==== INPUT MATERIAL ====

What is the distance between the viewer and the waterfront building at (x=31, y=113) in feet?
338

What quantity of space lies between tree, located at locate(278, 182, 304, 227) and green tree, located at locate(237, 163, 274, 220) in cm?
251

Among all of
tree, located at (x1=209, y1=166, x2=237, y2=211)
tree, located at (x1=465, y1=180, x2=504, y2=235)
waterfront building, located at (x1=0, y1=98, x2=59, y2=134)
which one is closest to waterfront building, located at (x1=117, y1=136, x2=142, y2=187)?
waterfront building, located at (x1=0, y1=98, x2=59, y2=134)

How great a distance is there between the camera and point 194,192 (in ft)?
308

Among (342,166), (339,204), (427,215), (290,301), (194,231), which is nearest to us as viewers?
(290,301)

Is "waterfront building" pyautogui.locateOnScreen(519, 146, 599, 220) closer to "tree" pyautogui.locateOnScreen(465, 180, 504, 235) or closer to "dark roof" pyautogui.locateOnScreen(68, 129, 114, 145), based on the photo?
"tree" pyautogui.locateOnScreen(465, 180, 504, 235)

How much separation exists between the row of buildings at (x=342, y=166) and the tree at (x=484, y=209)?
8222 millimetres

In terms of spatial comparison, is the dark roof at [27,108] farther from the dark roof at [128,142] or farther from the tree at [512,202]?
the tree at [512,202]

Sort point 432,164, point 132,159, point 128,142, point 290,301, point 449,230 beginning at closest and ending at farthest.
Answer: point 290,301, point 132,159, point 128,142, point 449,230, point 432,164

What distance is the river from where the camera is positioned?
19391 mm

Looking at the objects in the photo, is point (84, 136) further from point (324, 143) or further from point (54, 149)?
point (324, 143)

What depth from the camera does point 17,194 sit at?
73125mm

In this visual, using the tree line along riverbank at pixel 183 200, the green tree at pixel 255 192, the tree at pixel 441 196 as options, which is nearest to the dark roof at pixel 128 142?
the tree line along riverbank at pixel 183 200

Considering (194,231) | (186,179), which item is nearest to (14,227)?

====

GIVEN REQUEST:
Put the records from the line containing "In terms of" through the final line, inclusive, into a JSON list of strings with one string per line. Omit blank lines.

FULL ANSWER:
[
  "In terms of spatial comparison, is the dark roof at [27,108] farther from the dark roof at [128,142] or farther from the tree at [512,202]?",
  "the tree at [512,202]",
  "Sort point 432,164, point 132,159, point 128,142, point 290,301, point 449,230 beginning at closest and ending at farthest.",
  "Answer: point 290,301, point 132,159, point 128,142, point 449,230, point 432,164",
  "What distance is the river from where the camera is positioned?",
  "19391 mm",
  "Looking at the objects in the photo, is point (84, 136) further from point (324, 143) or further from point (54, 149)?",
  "point (324, 143)",
  "What depth from the camera does point 17,194 sit at?",
  "73125mm",
  "In this visual, using the tree line along riverbank at pixel 183 200, the green tree at pixel 255 192, the tree at pixel 441 196 as options, which is nearest to the dark roof at pixel 128 142?",
  "the tree line along riverbank at pixel 183 200",
  "Considering (194,231) | (186,179), which item is nearest to (14,227)?"
]